#### INSTRUCTIONS FOR THE TASK
Copy out the stretch of the material from the line containing "What length of" through the end of the material, both ends included, keeping every character as it appears.

### THE RECORDS ###

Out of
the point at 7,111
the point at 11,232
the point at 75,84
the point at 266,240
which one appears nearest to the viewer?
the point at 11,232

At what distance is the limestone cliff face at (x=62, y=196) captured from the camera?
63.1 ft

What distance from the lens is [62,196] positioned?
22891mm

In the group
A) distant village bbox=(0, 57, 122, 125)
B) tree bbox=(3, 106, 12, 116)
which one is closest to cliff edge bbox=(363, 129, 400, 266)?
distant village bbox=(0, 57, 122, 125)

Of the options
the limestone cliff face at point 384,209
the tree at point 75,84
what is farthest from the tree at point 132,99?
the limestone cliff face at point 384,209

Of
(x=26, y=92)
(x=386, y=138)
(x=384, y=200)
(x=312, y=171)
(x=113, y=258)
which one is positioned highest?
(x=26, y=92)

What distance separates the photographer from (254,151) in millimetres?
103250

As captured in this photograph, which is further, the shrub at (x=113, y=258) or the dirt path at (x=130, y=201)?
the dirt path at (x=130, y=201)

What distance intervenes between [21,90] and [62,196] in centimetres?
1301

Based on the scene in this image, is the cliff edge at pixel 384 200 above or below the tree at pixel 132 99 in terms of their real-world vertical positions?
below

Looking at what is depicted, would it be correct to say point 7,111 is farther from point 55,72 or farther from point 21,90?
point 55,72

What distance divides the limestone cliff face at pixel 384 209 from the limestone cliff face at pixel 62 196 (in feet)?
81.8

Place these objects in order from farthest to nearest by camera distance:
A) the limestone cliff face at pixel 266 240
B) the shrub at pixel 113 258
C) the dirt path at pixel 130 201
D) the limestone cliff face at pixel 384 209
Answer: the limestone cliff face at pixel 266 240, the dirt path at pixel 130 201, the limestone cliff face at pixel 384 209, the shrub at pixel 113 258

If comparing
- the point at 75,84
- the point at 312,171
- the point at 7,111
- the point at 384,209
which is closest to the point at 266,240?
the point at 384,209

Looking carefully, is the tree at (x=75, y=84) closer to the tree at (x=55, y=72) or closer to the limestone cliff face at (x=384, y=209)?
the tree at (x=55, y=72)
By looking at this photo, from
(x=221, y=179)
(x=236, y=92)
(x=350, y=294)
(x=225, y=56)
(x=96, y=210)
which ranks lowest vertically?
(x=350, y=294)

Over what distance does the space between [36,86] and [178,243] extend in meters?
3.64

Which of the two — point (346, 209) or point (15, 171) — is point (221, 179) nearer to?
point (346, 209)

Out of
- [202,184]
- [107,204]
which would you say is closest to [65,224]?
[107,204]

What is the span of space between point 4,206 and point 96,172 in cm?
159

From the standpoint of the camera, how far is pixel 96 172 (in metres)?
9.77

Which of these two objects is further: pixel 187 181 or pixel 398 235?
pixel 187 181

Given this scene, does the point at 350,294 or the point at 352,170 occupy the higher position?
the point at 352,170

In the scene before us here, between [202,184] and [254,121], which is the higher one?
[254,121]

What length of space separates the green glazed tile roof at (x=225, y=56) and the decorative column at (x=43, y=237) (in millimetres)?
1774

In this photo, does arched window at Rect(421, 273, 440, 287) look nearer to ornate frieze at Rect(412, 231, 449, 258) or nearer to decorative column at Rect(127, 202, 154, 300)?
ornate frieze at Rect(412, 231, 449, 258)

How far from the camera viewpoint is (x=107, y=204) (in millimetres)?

###

#### EXPECTED OUTPUT
What length of space separates the green glazed tile roof at (x=225, y=56) and the decorative column at (x=43, y=237) (in millimetres)?
1774

In this photo, does arched window at Rect(421, 273, 440, 287) look nearer to ornate frieze at Rect(412, 231, 449, 258) or nearer to decorative column at Rect(127, 202, 154, 300)?
ornate frieze at Rect(412, 231, 449, 258)

How far from the camera viewpoint is (x=107, y=204) (in millimetres)?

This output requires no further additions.